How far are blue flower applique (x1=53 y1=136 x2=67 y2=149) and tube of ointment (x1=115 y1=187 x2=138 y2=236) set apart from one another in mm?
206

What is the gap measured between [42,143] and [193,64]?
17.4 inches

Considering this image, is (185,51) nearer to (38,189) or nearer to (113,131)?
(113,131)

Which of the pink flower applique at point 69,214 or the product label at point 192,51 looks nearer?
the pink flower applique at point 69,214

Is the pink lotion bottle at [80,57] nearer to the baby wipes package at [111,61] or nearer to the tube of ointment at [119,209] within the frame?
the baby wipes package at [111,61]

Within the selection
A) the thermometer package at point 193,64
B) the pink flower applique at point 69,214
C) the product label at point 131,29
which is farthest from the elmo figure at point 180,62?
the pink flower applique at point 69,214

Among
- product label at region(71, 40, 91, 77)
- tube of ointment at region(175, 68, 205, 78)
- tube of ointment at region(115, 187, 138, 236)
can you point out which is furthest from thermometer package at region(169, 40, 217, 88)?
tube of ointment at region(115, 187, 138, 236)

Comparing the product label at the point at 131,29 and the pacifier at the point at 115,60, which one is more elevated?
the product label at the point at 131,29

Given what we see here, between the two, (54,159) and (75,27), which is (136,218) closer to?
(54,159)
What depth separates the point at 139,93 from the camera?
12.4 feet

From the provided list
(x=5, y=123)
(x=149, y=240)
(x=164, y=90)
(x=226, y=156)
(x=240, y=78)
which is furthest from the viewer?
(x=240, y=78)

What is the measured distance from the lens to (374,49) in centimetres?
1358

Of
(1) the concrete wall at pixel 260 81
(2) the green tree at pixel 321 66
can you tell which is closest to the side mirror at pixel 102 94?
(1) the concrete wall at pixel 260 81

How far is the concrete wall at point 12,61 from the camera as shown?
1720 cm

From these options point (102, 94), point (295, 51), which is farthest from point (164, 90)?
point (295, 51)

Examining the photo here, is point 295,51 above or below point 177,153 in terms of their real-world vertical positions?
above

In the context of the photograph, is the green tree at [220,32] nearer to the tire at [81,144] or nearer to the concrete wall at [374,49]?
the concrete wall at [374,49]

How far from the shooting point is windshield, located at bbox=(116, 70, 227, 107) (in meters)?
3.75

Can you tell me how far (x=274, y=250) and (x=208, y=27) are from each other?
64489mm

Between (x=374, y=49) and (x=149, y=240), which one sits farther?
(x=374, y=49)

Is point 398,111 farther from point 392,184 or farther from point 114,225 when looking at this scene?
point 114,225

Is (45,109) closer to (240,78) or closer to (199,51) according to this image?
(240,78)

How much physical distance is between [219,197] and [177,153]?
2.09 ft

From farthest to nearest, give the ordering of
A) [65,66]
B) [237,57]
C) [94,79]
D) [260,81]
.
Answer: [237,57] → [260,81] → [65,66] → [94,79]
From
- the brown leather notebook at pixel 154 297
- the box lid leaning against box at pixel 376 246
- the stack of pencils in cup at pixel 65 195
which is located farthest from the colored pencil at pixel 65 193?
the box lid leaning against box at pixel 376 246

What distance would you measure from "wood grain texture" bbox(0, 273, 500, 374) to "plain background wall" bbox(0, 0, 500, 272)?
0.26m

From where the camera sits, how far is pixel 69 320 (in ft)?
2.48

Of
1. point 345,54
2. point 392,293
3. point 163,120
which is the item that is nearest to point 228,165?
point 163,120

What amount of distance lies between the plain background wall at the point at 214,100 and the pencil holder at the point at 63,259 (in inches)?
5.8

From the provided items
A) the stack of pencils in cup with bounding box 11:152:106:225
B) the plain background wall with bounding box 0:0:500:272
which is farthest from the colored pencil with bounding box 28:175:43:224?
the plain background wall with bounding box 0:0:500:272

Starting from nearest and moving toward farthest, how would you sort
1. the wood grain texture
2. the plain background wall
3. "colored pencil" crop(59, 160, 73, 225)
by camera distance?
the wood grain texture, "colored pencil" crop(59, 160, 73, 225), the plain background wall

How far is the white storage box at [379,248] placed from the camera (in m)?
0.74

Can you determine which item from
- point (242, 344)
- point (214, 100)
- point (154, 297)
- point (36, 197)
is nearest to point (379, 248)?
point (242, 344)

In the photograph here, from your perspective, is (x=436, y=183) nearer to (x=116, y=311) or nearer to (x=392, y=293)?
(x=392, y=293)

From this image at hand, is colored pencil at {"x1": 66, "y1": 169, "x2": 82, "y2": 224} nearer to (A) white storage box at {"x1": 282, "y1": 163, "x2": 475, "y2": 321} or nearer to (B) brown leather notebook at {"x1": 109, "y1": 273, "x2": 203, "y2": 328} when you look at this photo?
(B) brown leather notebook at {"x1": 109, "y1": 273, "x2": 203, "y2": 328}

————

Given exercise> Go back to the listing above and please repeat it exactly.

Problem solution>
How far are blue flower applique (x1=53 y1=136 x2=67 y2=149) and tube of ointment (x1=115 y1=187 x2=138 y2=236) set apart from one another in mm?
206

What is the gap measured between [42,143] and [193,64]?
17.4 inches

Considering this image, is (185,51) nearer to (38,189) or nearer to (113,131)?
(113,131)

Which of the pink flower applique at point 69,214 or the product label at point 192,51 looks nearer?
the pink flower applique at point 69,214

Is the pink lotion bottle at [80,57] nearer to the baby wipes package at [111,61] or nearer to the tube of ointment at [119,209] within the frame?
the baby wipes package at [111,61]

Within the selection
A) the thermometer package at point 193,64
B) the pink flower applique at point 69,214
C) the product label at point 131,29
which is farthest from the elmo figure at point 180,62?
the pink flower applique at point 69,214

Among
- product label at region(71, 40, 91, 77)
- tube of ointment at region(175, 68, 205, 78)
- tube of ointment at region(115, 187, 138, 236)
can you point out which is furthest from thermometer package at region(169, 40, 217, 88)?
tube of ointment at region(115, 187, 138, 236)

Comparing the product label at the point at 131,29 and the pacifier at the point at 115,60, which one is more elevated?
the product label at the point at 131,29

Given what we see here, between the two, (54,159) and (75,27), which is (136,218) closer to?
(54,159)
What depth separates the point at 139,93 from the camera?
12.4 feet

From the provided list
(x=5, y=123)
(x=149, y=240)
(x=164, y=90)
(x=226, y=156)
(x=240, y=78)
which is furthest from the viewer?
(x=240, y=78)

What is the measured distance from the lens to (374,49) in centimetres?
1358

Of
(1) the concrete wall at pixel 260 81
(2) the green tree at pixel 321 66
can you tell which is closest to the side mirror at pixel 102 94?
(1) the concrete wall at pixel 260 81

How far is the concrete wall at point 12,61 from the camera as shown?
1720 cm

From these options point (102, 94), point (295, 51), which is farthest from point (164, 90)?
point (295, 51)

Examining the photo here, is point 295,51 above or below point 177,153 in terms of their real-world vertical positions?
above

In the context of the photograph, is the green tree at [220,32] nearer to the tire at [81,144] or nearer to the concrete wall at [374,49]?
the concrete wall at [374,49]

How far from the shooting point is windshield, located at bbox=(116, 70, 227, 107) (in meters)?
3.75

Can you tell me how far (x=274, y=250) and (x=208, y=27) are from each other?
64489mm

Between (x=374, y=49) and (x=149, y=240), which one sits farther?
(x=374, y=49)

Is point 398,111 farther from point 392,184 or farther from point 114,225 when looking at this scene?
point 114,225

Is (45,109) closer to (240,78) or closer to (199,51) according to this image?
(240,78)

How much physical distance is between [219,197] and [177,153]?
2.09 ft

From farthest to nearest, give the ordering of
A) [65,66]
B) [237,57]
C) [94,79]
D) [260,81]
.
Answer: [237,57] → [260,81] → [65,66] → [94,79]
From
- the brown leather notebook at pixel 154 297
- the box lid leaning against box at pixel 376 246
- the stack of pencils in cup at pixel 65 195
which is located farthest from the colored pencil at pixel 65 193?
the box lid leaning against box at pixel 376 246

What distance would you measure from "wood grain texture" bbox(0, 273, 500, 374) to "plain background wall" bbox(0, 0, 500, 272)?
0.26m

From where the camera sits, how far is pixel 69 320 (in ft)?
2.48

Of
1. point 345,54
2. point 392,293
3. point 163,120
which is the item that is nearest to point 228,165?
point 163,120

What amount of distance lies between the plain background wall at the point at 214,100 and the pencil holder at the point at 63,259 (in inches)?
5.8

From the provided items
A) the stack of pencils in cup with bounding box 11:152:106:225
B) the plain background wall with bounding box 0:0:500:272
which is farthest from the colored pencil with bounding box 28:175:43:224?
the plain background wall with bounding box 0:0:500:272

Starting from nearest and moving toward farthest, how would you sort
1. the wood grain texture
2. the plain background wall
3. "colored pencil" crop(59, 160, 73, 225)
by camera distance?
the wood grain texture, "colored pencil" crop(59, 160, 73, 225), the plain background wall

How far is the white storage box at [379,248] placed from the camera (in m)?
0.74

Can you determine which item from
- point (242, 344)
- point (214, 100)
- point (154, 297)
- point (36, 197)
is nearest to point (379, 248)?
point (242, 344)

In the photograph here, from your perspective, is (x=436, y=183) nearer to (x=116, y=311) or nearer to (x=392, y=293)?
(x=392, y=293)

From this image at hand, is colored pencil at {"x1": 66, "y1": 169, "x2": 82, "y2": 224} nearer to (A) white storage box at {"x1": 282, "y1": 163, "x2": 475, "y2": 321} or nearer to (B) brown leather notebook at {"x1": 109, "y1": 273, "x2": 203, "y2": 328} when you look at this photo?
(B) brown leather notebook at {"x1": 109, "y1": 273, "x2": 203, "y2": 328}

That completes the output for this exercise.